The reply is a verbatim copy of the listing below with its images dropped.

> **Collected material**:
------------------------------

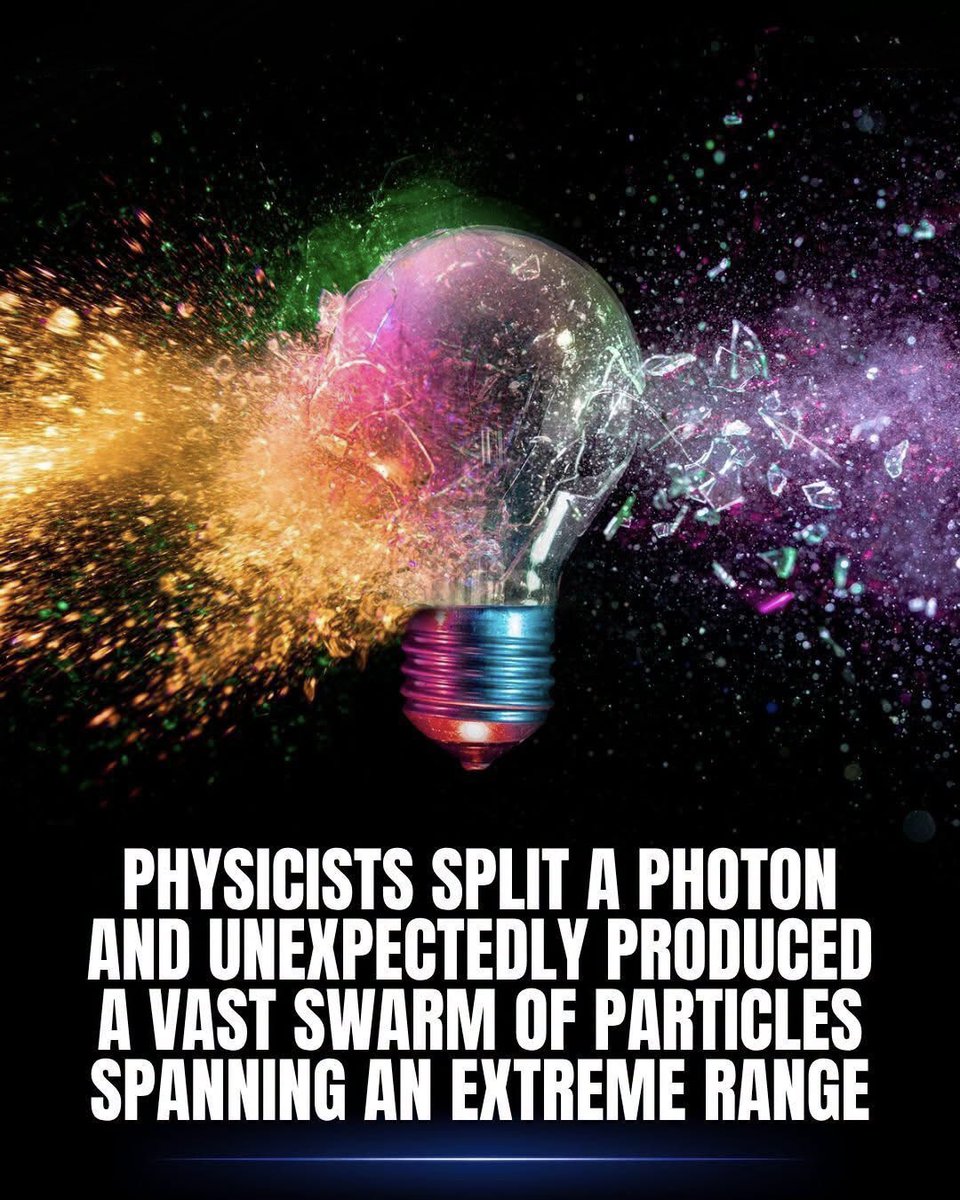 ⚡ ONE PARTICLE OF LIGHT TURNED INTO A QUANTUM MYSTERY Scientists have ...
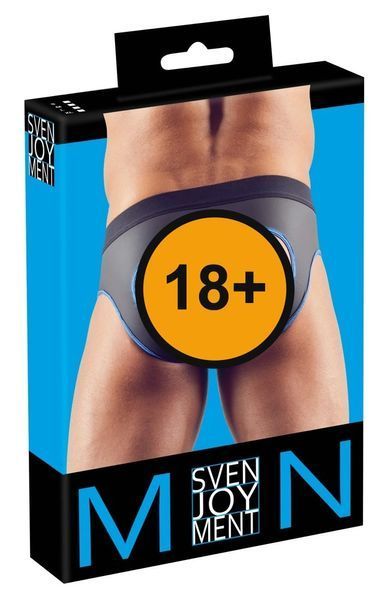 Чоловічі труси Svenjoyment Underwear Jock, S (чорний із синім) 109200 фото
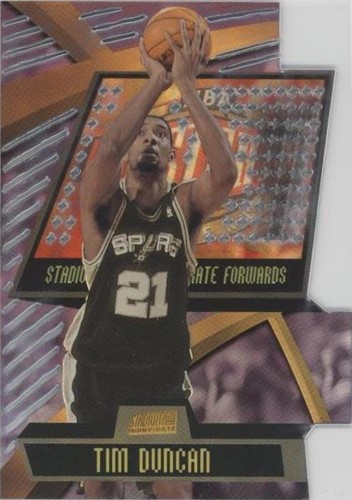 1998-99 Topps Stadium Club - Tim Duncan #T11A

------------------------------

> **Answer to this exercise**:
 ⚡ ONE PARTICLE OF LIGHT TURNED INTO A QUANTUM MYSTERY Scientists have ...
 Чоловічі труси Svenjoyment Underwear Jock, S (чорний із синім) 109200 фото
 1998-99 Topps Stadium Club - Tim Duncan #T11A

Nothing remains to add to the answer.